Networking We wanted to confirm that the Docker container could indeed reach the LDAP server. The following command was used to prove that the target IP was reachable from within Docker:

$ docker exec {container_id} php -r 'exec("curl -c 1 {target_ip}");'

In our case we received (as expected), a "Connection refused" error. LDAP does not operate on port 80 but this confirmed that the host was reachable. There may be a better test to perform but this was suitable for our needs.

With this in mind we looked deeper into the networking outside Docker. The issue where the host would seemingly go offline started to make more sense. The host could not be pinged by hostname or IP. While looking at DNS and DHCP didn't give us much, we happened to notice the wrong IP assignment. Expecting some kind of issue between Ubuntu and Windows DHCP, a few searches revealed the new defaults for Netplan. With that, we identified the changes required to the Netplan config.

Netplan Config Ensure that Netplan is using the correct DHCP identifier. You may edit the default or search for how to create your own config file to be merged. The default appears to be the machine ID rather than the MAC address. Add the below relevant config line:

dhcp-identifier: mac

After that, you will need to run the $ netplan generate and $ netplan apply command.
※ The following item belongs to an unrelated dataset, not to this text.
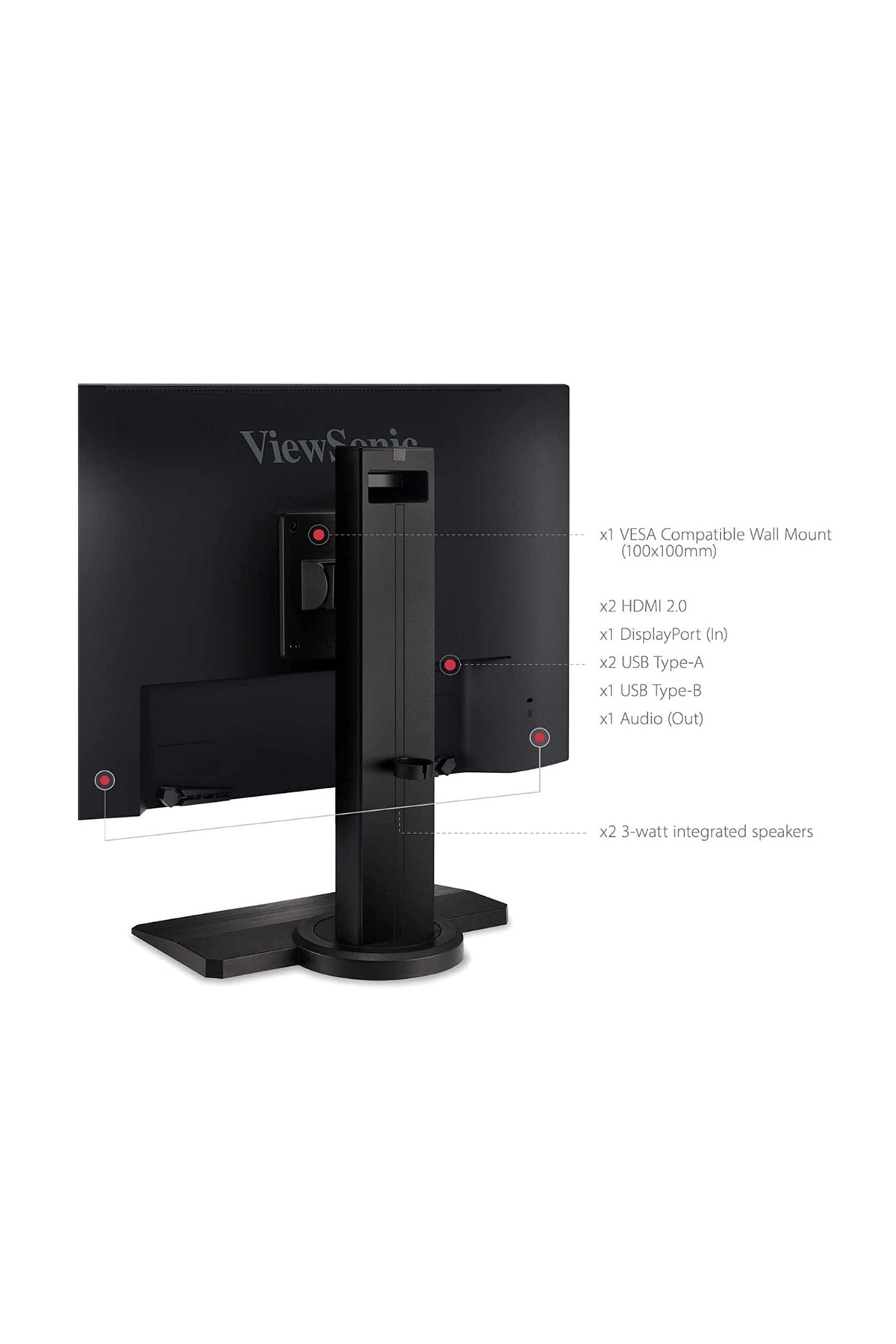 23.8" 0.5 Ms 240 Hz Ips Fhd Oyuncu Monitör 6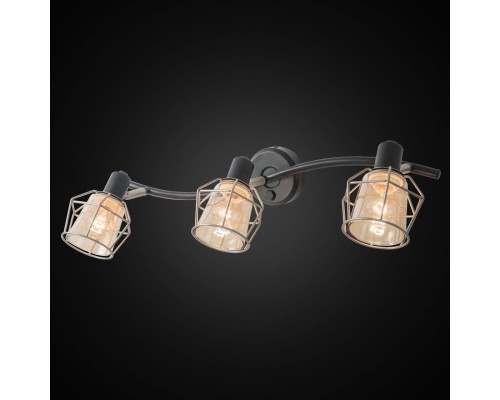 Спот лофт Citilux CL542531 Таверна Черный + Бежевый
Once complete, the correct IP address was assigned and the LDAP appeared to sync without issue.

Two final recommendations before closing the ticket. 1.) Add a small note about sync issues for those running Ubuntu in a Windows environment to the documentation. Adding notes about the above checks regarding Netplan may assist users in getting LDAP set. 2.) Add a check to the LDAP Troubleshooter to see if the saved LDAP server is an IP address rather than a hostname (relevant line). Rather than perform a dns_get_record() lookup it may be beneficial to continue connectivity tests with the saved IP.

Ticket can be closed at your convenience.